Erben
Erben werden in Deutschland laut § 1922 BGB diejenigen genannt, die in einem Erbfall den Nachlass, also alle Vermögensgegenstände, des Verstorbenen empfangen.Um diesen Nachlass zu erhalten, müssen die Erben zunächst erbfähig sein. Trifft dies zu, erhalten die Erben den Nachlass als Ganzes, inklusive Aktiva und Passiva. Somit werden die Erben praktisch Rechtsnachfolger des Verstorbenen. Vererbt der Verstorbene nur einen Teil seines Vermögens weiter, spricht man beim Empfänger nicht von einem Erben, sondern von einem Vermächtnisnehmer. Der Verstorbene hat in diesem Fall keinen Erben eingesetzt und somit greift die gesetzliche Erbfolge. Sind mehrere Personen als Erben vorgesehen, formen diese eine Erbengemeinschaft.
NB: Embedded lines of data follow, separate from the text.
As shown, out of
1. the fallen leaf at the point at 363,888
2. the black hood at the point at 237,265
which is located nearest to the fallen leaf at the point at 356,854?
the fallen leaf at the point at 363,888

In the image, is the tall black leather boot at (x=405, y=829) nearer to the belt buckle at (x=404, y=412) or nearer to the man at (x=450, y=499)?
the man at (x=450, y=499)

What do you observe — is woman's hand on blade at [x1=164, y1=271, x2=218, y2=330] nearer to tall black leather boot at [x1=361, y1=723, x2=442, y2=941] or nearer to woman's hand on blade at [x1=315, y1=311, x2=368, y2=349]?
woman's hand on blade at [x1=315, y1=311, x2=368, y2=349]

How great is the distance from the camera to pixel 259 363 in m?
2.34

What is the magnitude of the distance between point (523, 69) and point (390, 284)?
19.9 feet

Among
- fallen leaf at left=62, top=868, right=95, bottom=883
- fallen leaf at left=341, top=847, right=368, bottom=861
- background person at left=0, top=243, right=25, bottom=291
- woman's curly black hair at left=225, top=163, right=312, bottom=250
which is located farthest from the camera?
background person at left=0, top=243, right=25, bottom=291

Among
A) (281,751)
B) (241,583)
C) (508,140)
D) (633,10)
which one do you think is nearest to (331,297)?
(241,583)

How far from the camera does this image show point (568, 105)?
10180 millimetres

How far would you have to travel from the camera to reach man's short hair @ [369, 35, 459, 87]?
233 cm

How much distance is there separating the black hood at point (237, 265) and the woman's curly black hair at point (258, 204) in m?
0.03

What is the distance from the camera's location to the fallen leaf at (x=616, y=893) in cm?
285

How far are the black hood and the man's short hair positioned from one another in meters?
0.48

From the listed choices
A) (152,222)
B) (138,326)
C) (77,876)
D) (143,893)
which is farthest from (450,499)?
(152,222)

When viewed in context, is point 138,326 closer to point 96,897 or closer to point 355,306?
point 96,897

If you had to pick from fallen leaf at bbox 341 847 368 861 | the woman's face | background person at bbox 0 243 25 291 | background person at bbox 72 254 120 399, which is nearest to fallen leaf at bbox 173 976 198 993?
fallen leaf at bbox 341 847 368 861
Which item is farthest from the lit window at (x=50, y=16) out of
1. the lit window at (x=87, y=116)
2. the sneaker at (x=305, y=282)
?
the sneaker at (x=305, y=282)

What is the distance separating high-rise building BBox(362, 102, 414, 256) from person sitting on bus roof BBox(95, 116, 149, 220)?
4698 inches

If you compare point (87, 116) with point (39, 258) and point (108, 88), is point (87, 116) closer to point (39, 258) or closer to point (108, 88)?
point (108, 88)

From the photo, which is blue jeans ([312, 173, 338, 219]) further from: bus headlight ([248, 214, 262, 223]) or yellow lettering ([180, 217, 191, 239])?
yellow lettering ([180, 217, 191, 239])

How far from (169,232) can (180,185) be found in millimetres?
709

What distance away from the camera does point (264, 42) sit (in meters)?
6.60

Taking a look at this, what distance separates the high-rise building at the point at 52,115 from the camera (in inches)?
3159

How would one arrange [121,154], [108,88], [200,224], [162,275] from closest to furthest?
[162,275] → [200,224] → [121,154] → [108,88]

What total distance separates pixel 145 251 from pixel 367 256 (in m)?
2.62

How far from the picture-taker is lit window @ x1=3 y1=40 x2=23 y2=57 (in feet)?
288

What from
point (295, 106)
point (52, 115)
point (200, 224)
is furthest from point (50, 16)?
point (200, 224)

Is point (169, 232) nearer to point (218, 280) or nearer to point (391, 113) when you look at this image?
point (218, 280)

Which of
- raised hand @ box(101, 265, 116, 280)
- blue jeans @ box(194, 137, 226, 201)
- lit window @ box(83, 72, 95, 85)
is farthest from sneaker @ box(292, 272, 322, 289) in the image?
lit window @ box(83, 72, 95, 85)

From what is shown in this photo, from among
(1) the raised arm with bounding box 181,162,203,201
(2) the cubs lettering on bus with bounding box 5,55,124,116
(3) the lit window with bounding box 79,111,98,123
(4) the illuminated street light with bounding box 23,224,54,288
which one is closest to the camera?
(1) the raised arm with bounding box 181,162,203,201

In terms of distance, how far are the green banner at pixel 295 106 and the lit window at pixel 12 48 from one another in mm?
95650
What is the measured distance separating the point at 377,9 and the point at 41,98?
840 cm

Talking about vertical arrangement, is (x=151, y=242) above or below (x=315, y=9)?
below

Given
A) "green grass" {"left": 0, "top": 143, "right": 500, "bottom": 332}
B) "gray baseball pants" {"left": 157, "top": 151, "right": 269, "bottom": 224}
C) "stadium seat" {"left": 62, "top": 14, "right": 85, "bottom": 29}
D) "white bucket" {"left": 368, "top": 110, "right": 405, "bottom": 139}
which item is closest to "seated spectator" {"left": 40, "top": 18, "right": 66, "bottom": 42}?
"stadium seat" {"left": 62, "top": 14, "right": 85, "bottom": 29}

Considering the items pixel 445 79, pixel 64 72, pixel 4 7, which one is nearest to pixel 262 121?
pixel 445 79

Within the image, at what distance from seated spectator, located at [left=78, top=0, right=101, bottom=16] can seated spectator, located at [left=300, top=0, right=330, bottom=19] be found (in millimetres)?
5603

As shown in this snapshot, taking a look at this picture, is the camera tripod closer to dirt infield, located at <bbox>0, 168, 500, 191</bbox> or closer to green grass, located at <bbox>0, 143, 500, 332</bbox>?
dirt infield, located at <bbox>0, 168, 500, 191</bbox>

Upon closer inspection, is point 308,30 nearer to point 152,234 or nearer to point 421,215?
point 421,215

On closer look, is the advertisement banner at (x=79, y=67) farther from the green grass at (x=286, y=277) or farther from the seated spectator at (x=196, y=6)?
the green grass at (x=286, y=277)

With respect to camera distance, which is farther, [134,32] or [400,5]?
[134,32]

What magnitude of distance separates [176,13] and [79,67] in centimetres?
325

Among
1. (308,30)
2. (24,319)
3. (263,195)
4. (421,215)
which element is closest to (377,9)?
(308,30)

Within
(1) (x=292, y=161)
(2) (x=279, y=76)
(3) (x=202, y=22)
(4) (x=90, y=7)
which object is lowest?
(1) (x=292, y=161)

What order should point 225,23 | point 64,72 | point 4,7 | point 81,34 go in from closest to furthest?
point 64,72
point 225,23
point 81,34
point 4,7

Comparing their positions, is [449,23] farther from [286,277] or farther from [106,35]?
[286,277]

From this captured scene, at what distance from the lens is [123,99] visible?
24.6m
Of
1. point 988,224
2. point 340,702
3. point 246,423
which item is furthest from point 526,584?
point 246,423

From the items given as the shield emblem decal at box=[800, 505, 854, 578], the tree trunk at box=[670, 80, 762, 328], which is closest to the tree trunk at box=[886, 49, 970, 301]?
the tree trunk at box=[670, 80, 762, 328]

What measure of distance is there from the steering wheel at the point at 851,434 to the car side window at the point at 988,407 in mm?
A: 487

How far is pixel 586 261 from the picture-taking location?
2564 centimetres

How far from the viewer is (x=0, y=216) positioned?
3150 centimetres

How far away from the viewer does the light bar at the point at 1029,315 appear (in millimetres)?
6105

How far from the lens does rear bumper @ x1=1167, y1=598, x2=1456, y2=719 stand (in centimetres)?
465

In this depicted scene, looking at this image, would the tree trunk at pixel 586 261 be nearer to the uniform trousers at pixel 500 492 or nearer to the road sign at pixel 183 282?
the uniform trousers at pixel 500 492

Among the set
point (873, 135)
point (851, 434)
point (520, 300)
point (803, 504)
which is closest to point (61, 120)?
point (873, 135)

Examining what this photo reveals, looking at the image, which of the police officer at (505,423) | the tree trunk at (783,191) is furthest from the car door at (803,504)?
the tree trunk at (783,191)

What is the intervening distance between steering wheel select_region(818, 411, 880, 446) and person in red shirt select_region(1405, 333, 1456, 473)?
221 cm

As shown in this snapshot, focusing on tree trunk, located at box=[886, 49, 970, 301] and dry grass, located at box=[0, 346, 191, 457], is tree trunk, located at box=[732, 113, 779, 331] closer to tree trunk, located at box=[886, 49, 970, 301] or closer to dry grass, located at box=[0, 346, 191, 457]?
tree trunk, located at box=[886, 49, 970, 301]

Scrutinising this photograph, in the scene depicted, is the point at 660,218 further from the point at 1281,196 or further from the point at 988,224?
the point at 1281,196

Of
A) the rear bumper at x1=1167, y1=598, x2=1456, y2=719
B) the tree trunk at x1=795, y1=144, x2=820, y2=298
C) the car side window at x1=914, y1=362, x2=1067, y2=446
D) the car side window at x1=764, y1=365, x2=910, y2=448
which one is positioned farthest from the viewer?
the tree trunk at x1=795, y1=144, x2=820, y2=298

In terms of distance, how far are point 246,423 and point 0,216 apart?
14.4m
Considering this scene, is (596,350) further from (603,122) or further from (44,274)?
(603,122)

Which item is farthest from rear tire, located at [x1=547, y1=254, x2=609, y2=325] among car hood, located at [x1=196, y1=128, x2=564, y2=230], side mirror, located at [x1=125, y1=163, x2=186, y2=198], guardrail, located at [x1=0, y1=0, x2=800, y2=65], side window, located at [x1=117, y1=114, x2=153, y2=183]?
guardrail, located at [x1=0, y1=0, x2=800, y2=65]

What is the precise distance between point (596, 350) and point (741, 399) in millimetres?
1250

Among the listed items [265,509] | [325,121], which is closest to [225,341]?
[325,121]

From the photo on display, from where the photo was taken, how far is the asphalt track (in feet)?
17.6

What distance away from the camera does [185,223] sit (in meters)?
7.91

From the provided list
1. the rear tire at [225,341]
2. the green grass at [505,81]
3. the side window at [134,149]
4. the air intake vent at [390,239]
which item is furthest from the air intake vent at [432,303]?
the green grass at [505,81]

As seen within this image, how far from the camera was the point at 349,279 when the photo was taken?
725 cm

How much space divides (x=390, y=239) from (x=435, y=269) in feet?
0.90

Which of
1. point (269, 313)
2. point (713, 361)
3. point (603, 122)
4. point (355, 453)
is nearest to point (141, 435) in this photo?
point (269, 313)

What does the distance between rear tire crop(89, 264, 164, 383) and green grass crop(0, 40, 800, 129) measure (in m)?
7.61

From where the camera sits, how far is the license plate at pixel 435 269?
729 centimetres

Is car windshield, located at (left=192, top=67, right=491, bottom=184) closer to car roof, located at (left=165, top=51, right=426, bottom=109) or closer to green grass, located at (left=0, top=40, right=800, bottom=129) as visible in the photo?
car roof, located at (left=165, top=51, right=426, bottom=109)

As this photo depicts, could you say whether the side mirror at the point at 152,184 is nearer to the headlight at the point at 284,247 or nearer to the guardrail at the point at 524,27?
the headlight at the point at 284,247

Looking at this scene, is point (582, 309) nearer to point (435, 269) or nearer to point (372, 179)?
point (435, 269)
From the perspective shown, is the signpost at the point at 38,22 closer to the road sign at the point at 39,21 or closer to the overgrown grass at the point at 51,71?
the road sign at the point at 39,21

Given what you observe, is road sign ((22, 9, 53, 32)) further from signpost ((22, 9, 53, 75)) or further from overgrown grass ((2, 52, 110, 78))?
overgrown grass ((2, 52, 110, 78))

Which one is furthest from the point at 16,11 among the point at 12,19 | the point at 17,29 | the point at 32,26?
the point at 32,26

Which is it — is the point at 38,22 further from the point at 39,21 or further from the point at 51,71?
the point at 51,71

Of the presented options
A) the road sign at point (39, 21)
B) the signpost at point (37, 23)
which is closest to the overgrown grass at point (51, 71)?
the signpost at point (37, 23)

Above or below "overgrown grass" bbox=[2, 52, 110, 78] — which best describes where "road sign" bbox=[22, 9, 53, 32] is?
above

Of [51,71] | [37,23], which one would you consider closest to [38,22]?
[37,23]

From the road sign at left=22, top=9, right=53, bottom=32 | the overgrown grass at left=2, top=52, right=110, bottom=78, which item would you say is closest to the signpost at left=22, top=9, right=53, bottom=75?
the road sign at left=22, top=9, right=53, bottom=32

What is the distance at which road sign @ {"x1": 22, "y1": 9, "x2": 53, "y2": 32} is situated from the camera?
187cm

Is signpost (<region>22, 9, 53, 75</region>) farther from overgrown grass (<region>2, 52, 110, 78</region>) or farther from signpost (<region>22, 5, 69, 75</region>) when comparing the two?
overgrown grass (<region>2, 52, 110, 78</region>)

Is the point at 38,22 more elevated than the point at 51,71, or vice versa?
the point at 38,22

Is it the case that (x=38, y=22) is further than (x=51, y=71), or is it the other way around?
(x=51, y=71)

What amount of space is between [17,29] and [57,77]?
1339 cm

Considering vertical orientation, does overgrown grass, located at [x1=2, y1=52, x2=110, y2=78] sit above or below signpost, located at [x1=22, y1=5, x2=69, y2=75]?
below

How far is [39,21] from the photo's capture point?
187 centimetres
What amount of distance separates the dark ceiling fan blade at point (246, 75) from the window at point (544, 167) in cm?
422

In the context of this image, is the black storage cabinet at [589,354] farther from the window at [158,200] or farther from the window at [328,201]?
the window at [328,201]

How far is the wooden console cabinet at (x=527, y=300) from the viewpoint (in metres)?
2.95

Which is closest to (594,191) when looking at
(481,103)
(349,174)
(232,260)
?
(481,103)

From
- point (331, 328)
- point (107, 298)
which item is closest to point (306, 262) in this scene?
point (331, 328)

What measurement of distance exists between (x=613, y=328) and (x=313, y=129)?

Erben kann man entweder durch die gesetzliche Erbfolge oder durch die letztwillige Verfügung des Verstorbenen. Wer als Erbe eingesetzt wird, wird durch das Nachlassgericht bei der Testamentseröffnung festgestellt.
Die Erben erhalten das Vermögen des Verstorbenen und werden somit Rechtsnachfolger. Alle Rechte und Pflichten des Erblassers werden auf die Erben übertragen. Nicht vererbbar sind nur sehr wenige Rechtspositionen, die so genannten höchstpersönlichen Rechte des Erblassers; darunter fällt beispielsweise der Arbeitsvertrag.
Die Erben besitzen nach § 1944 BGB das Recht, die Erbschaft innerhalb einer Frist, die ca. 6 Wochen beträgt, auszuschlagen. Wird diese Frist von den Erben versäumt, bedeutet dies automatisch eine Annahme der Erbschaft. Die Ausschlagungsfrist verlängert sich auf sechs Monate, wenn der Erblasser sich zum Zeitpunkt seines Todes im Ausland befand. Diese Erbausschlagung durch die Erben muss entweder vor dem Nachlassgericht oder dem Notar erklärt werden. Die Ausschlagung erhält erst dann ihre Wirkung, wenn sie beim zuständigen Nachlassgericht eingegangen ist. Vom Ausschlagungsrecht darf nicht mehr Gebrauch gemacht werden, wenn die Erbschaft durch die Erben einmal angenommen wurde.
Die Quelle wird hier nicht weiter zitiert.